Provided information
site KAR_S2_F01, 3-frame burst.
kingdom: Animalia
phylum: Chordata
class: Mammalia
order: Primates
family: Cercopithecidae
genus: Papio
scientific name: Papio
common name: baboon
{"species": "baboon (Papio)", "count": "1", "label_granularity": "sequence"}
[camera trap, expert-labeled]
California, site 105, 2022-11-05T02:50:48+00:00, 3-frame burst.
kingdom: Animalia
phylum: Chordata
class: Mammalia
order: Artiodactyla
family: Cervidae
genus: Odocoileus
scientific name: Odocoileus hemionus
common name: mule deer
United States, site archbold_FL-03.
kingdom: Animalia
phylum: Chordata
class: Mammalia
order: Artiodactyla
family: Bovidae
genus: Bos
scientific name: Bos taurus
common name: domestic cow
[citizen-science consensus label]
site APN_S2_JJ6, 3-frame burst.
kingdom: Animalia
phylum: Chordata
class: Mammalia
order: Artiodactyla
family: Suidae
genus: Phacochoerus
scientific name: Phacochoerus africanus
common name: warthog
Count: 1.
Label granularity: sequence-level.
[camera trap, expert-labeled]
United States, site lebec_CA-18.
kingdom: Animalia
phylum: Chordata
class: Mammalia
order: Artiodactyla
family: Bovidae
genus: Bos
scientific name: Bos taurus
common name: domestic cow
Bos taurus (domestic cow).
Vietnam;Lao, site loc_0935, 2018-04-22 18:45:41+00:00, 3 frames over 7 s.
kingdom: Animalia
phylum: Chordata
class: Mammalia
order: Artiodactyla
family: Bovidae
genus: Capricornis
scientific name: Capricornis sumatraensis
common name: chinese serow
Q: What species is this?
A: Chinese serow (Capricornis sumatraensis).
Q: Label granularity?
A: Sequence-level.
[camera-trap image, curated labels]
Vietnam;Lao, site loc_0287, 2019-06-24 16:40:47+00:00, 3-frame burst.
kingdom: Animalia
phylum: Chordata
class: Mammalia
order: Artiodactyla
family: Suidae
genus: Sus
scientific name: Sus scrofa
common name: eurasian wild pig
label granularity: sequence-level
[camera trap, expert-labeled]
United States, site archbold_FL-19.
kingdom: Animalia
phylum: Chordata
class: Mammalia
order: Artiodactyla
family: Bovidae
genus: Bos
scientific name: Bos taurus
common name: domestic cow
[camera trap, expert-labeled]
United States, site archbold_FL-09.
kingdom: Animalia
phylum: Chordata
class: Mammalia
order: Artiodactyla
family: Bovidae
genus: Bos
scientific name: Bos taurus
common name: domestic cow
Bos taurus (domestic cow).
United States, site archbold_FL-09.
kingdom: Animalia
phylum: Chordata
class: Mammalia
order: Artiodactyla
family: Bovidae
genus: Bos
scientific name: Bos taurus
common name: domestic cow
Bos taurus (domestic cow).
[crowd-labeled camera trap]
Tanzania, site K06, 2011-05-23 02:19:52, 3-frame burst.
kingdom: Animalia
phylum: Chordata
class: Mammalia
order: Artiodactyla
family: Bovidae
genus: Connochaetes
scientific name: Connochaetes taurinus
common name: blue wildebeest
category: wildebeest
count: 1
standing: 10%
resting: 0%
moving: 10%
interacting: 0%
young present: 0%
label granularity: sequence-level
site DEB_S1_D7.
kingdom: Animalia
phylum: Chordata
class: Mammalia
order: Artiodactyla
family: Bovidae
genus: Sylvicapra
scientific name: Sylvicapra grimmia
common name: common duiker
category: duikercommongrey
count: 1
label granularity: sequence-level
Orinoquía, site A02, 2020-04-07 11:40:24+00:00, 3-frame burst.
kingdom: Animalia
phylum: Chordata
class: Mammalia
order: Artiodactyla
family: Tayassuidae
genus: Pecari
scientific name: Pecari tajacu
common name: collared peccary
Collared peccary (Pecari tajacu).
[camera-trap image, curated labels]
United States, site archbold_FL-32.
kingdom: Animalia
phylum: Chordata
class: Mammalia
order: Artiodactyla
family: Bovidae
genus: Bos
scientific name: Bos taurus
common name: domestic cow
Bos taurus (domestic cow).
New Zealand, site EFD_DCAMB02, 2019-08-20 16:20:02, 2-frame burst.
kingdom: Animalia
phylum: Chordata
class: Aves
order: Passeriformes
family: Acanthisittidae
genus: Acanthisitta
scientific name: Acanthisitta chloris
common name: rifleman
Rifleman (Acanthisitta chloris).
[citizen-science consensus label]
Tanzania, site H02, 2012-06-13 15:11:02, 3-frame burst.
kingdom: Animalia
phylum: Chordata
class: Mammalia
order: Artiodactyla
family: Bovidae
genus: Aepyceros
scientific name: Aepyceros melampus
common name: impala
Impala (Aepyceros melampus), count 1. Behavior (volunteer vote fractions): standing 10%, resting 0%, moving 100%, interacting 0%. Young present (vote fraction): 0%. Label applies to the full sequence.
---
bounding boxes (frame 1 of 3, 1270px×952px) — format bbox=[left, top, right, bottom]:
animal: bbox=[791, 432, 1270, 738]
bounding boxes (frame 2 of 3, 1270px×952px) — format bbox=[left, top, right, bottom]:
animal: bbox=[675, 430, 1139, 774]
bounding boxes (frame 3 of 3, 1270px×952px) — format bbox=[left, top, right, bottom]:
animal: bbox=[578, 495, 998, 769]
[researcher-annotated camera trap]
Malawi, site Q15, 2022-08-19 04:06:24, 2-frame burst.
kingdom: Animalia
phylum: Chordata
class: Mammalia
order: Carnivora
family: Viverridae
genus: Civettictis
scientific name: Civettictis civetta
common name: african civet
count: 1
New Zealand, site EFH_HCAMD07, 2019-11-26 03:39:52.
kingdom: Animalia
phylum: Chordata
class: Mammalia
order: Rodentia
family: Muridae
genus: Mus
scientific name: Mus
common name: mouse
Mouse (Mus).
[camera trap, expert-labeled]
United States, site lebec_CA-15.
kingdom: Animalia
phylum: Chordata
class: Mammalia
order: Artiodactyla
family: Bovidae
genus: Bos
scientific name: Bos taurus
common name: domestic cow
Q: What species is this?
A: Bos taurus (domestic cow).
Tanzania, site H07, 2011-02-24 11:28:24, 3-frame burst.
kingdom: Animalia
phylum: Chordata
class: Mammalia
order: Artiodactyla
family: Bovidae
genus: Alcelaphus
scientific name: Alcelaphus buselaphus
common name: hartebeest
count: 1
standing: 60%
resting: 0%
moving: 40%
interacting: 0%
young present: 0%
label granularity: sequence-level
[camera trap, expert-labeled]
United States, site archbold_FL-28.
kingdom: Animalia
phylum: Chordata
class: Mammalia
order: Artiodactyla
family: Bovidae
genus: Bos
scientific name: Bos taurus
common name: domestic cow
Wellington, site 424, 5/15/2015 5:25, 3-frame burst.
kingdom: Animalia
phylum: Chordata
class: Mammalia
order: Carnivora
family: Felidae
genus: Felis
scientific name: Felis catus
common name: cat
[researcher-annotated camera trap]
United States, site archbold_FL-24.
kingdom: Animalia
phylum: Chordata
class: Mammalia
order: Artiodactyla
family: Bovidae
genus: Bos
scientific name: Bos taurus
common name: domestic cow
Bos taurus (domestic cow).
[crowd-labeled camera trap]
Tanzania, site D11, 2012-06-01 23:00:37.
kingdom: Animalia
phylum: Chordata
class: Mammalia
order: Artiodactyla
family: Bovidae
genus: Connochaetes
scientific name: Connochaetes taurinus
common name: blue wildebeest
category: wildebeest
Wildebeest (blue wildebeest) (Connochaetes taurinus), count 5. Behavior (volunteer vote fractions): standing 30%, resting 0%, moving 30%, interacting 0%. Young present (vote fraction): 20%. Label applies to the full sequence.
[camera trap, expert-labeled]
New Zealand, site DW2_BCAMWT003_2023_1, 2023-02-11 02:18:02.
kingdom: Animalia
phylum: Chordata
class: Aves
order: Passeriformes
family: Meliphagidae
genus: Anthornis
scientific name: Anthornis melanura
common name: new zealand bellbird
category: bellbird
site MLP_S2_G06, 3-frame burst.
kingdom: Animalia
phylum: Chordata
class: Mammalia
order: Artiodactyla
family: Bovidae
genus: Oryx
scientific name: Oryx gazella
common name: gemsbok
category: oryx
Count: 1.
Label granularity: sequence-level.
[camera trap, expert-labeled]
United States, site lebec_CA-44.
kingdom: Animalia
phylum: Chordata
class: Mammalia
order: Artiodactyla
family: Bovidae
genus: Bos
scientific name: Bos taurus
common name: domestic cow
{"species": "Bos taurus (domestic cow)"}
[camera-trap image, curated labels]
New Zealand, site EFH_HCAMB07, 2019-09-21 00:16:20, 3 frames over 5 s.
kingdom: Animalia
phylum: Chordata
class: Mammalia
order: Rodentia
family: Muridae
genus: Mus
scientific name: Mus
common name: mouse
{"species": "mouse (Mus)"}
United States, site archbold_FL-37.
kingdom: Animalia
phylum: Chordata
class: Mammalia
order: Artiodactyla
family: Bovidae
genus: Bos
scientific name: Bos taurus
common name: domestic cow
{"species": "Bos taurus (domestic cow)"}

What is needed
Please state how many lines of the material above include the word "baboon"; the number is the whole answer.

Answer for the task
2